La peinture est une forme de résistance
Né le 24 décembre 1960 à Ouezzane au Maroc, Abdellatif Zeraïdi est une figure emblématique de l’art pictural du Maghreb. Rencontre avec un contemporain Mulhousien épris de lumière.
1980 : premiers actes de révolte à l’école nationale des Beaux-arts de Tétouan. À l’aune de ses 20 ans, alors qu’il promène le parfait profil de l’étudiant, Abdellatif Zeraïdi entre dans le cercle des loups blancs en fustigeant violemment l’absence de liberté d’expression. Le « perturbateur » sera renvoyé des cours en 1982. Cette mésaventure qui conditionnera son œuvre future le mène sur le chemin de l’emploi (maquettiste décorateur dans une imprimerie à Rabat), avant sa réintégration dans la prestigieuse école en 1986, de laquelle il sortira diplôme en poche.
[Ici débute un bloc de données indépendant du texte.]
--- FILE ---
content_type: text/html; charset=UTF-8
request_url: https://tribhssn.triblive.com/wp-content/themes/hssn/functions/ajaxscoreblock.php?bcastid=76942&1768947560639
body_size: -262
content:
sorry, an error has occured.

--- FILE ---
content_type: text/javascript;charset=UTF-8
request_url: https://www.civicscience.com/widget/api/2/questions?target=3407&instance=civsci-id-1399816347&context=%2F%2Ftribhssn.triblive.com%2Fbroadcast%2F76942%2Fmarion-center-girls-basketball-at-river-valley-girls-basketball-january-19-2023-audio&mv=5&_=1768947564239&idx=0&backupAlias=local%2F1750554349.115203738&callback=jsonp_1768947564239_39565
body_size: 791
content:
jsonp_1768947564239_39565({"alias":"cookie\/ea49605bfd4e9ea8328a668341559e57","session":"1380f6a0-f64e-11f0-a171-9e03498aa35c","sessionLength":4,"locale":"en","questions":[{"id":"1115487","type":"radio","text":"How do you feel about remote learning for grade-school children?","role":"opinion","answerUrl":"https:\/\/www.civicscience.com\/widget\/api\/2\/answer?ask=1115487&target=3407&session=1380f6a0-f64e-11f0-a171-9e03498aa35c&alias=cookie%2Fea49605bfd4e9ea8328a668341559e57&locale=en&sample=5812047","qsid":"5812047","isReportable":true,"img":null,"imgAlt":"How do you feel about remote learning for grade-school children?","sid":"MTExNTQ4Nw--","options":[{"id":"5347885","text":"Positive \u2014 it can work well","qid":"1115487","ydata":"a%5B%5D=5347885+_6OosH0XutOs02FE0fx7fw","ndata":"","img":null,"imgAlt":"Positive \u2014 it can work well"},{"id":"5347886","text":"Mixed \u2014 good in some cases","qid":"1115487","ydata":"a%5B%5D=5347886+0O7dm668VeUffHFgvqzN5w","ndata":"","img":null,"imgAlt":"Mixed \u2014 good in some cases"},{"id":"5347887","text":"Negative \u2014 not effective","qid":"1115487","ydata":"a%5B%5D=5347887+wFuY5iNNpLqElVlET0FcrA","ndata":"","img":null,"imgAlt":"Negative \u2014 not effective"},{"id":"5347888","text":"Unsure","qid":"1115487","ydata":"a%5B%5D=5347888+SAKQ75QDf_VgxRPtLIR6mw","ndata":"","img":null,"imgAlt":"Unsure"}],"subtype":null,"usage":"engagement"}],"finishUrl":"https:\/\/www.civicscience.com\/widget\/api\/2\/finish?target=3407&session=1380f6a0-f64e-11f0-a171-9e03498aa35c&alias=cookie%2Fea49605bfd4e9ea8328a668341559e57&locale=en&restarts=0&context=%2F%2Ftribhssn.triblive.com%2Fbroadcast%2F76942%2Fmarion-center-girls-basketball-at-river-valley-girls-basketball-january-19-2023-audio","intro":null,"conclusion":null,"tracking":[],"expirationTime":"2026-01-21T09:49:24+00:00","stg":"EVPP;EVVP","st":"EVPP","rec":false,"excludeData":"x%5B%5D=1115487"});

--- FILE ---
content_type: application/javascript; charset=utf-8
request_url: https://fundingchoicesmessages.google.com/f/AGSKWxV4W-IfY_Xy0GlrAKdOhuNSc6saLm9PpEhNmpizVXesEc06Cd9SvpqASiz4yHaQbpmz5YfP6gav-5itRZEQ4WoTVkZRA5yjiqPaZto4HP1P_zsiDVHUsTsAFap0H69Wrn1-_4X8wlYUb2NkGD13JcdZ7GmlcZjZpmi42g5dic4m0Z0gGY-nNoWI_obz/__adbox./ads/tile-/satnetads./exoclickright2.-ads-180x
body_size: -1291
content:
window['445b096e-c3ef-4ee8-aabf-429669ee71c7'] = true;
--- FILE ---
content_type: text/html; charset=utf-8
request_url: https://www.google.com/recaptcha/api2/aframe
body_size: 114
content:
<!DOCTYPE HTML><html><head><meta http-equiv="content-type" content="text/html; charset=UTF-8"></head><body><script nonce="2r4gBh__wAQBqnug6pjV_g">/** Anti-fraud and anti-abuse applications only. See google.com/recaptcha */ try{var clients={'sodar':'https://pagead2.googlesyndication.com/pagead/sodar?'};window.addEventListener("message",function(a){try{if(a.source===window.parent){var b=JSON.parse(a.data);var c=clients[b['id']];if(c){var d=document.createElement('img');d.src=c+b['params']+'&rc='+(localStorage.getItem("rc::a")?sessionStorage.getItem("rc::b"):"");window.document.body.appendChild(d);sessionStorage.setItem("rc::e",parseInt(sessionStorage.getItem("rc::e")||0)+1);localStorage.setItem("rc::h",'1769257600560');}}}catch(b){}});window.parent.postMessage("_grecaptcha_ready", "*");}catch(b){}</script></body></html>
Durant ce laps de temps, le jeune artiste a esquissé ses premières toiles à l’huile : paysages, portraits, monuments, nature morte…
« La peinture est une forme de résistance dont je me sers pour exister, crier, dénoncer », revendique-t-il. S’il chante ou condamne en peinture, Abdellatif ne tarde pas à être en quête de plus grands espaces de création : le voyage l’appelle tout d’abord en France, en 1988, à Dijon, tout droit à l’école nationale des Beaux-arts où il décroche un certificat d’études d’arts plastiques un an plus tard.
Ce que j’ai appris, c’est que la souffrance fait grandir
Bien que bardé de qualifications, le créateur survit de petits boulots précaires au fur et à mesure que son trait de pinceau s’affine.
Au petit bonheur, l’Italie l’accueille à Lombardie-Varèse où cet esthète sans cesse à l’écoute de l’inspiration résidera de 1990 à 1994.
Sa peinture fait de moins en moins d’ombre à la lumière qu’il apprivoise avec patience et sa colère retombe en fresques éblouissantes.
Les pavés et les ciels du Grand-Duché de Luxembourg témoigneront par la suite de l’apogée de son art — avant qu’Abdellatif, alors ouvrier dans une usine, n’essuie un licenciement suite à une allergie due à une exposition prolongée à des produits chimiques toxiques.
« Ça a été un coup très dur, se souvient-il. Du jour au lendemain, j’étais éloigné du monde industriel donc de l’emploi ». La dépression le gagne et encore aujourd’hui Abdellatif rechigne à évoquer ces années grises au Luxembourg, de 1994 à 2004. N’empêche : « Ce que j’ai appris dans les moments les plus durs c’est que la souffrance fait grandir. Et je suis passé à l’acrylique et l’aquarelle ».
Après un court retour au Maroc de 18 mois, à Salé, Abdellatif s’installe définitivement en France, à Mulhouse, en 2005.
Depuis, le pèlerin aguerri aux titres évocateurs vole d’exposition en exposition : « Les chemins du sensible » (Espace multimédia, 2007) ; « Parcours esthétiques » (Cour des Chaînes, 2007) et pour finir « Paysages de tous pays », visible jusqu’à fin août dans les vitrines de l’Espace Réunion, place de la Réunion : quatorze paysages brossés en Italie, au Luxembourg, au Maroc… et à Mulhouse.
« Monet a dit un jour : les lumières du Maroc m’ont préparé à l‘impressionnisme ». Derrière chacune de ses signatures, gît le secret d’Abdellatif Zeraïdi.